One thing that inspectors/accrediting bodies are keen to see is a clear, coherent syllabus for each course, with specific materials identified beforehand. An organic or negotiated syllabus, containing the flexibility to respond to learner needs, does not fit in with this construct and is therefore not valued highly, despite its obvious advantages to learners.

What I am trying to illustrate here is the problem with over-generalization of standards. For inspecting bodies, coming up with a set of criteria that can be applied to so many different types of institution or subject area can’t be easy. How effectively can you measure the quality of a private summer school using the same criteria that are used to measure that of a further education college? What criteria for evaluating teaching and learning are equally applicable across all subject areas, whether the teaching takes place in a classroom, a beauty salon or a bricklaying workshop? To what extent can an observer with no subject knowledge evaluate the quality of a lesson? Isn’t it the case that a generic teaching qualification can only focus on general principles and practices, while a subject-specific one can go into far more depth about effective methodologies?

Clearly it is possible to come up with a set of criteria that are applicable to a wide range of contexts, and when you look for commonalities across subject areas you will find them. But how meaningful can such a set of criteria be? You can probably use them to check that everything is OK, and if anything terrible is happening then you would probably be able to flag that up as well. But the problem with assessing apples and oranges using the same criteria is that you can’t go much further than identifying them both as fruits.

And what about the performance enhancement element of quality management? How easily can excellence in a specific context be identified using generic criteria? To what extent can an inspector with a background in automotive engineering advise an ESOL lecturer on their ability to clarify the differences in meaning of modal auxiliary verbs when used in the context of discussing future plans? Surely there are elements of good practice in the engineering workshop that don’t apply to the ESOL classroom, and vice-versa. When assessing teaching practice against generic criteria these elements of good practice can’t be addressed.

It’s not the inspectors’ fault, obviously; they have their checklist and they measure accordingly. But this lack of depth, this lack of focus on the specific teaching context concerns me. When all an inspector is looking for is something as broad as “Teachers will demonstrate an ability to manage the resources appropriately and effectively to facilitate learning” (British Council inspection criterion T28), how deeply do they need to look into the teaching and learning process? Once the box is ticked they can move on to the next box.

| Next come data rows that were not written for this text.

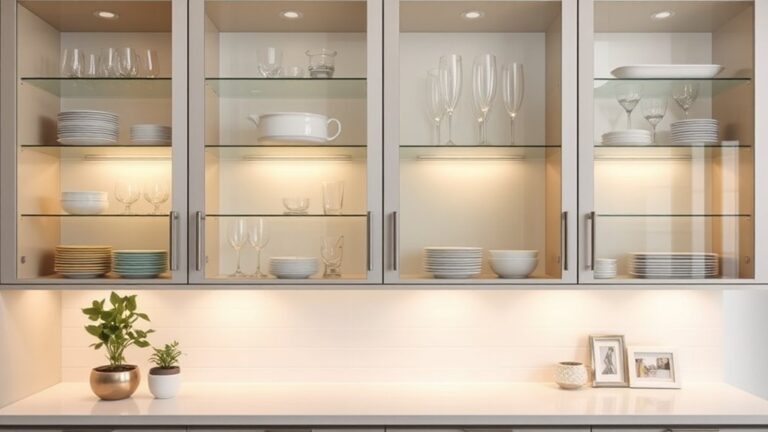 stylish glass cabinet decor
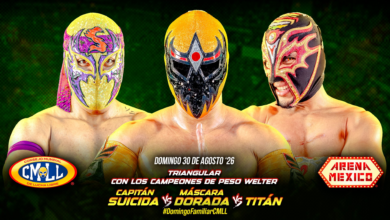 CMLL Domingo Familiar Results (8/30/2026)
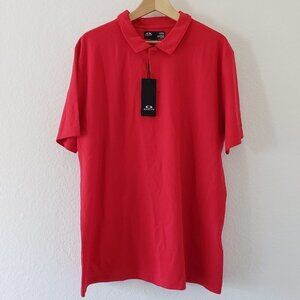 NWT - Oakley Red Clubhouse RC 2.0 Logo Polo - Size XL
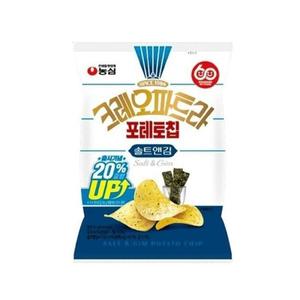 [농심] 농심 포테토칩 크레오파트라 솔트앤김 50g 25개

So, we (or I at least – I don’t know about you) appear to be operating in a context where OK is as good as you need to be. Inspectors may look for examples of good practice, but a lack of focus on (or knowledge of) the specific context means that such examples may go unrecorded. It’s important to ensure that minimum standards are being maintained, but just because the quality is OK does that mean it’s any good?

  • What experiences do you have of quality control and performance enhancement?
  • What sort of criteria are used to evaluate your organisation?
  • Who assesses your teaching performance, and how?
  1. Kenneth MacDougall permalink

    I hope you didn’t give up our round of golf for this! Seriously though, I find your last question interesting. I said to you yesterday that I didn’t want to run a CELTA this summer – there’s some assessment going on there I think. Digging in to our own appraisal of our teaching might be the best thing we can do.

    “History, despite its wrenching pain, cannot be unlived, but if faced with courage, need not be lived again.”
    Maya Angelou

    • Ah, so you’re saying that we should assess and evaluate our own practice? I agree that self-evaluation is very useful, and my workplace places a lot of importance on this (I imagine yours does as well, Ken.)
      Is that enough though? Can teaching quality assurance rely on self-regulation?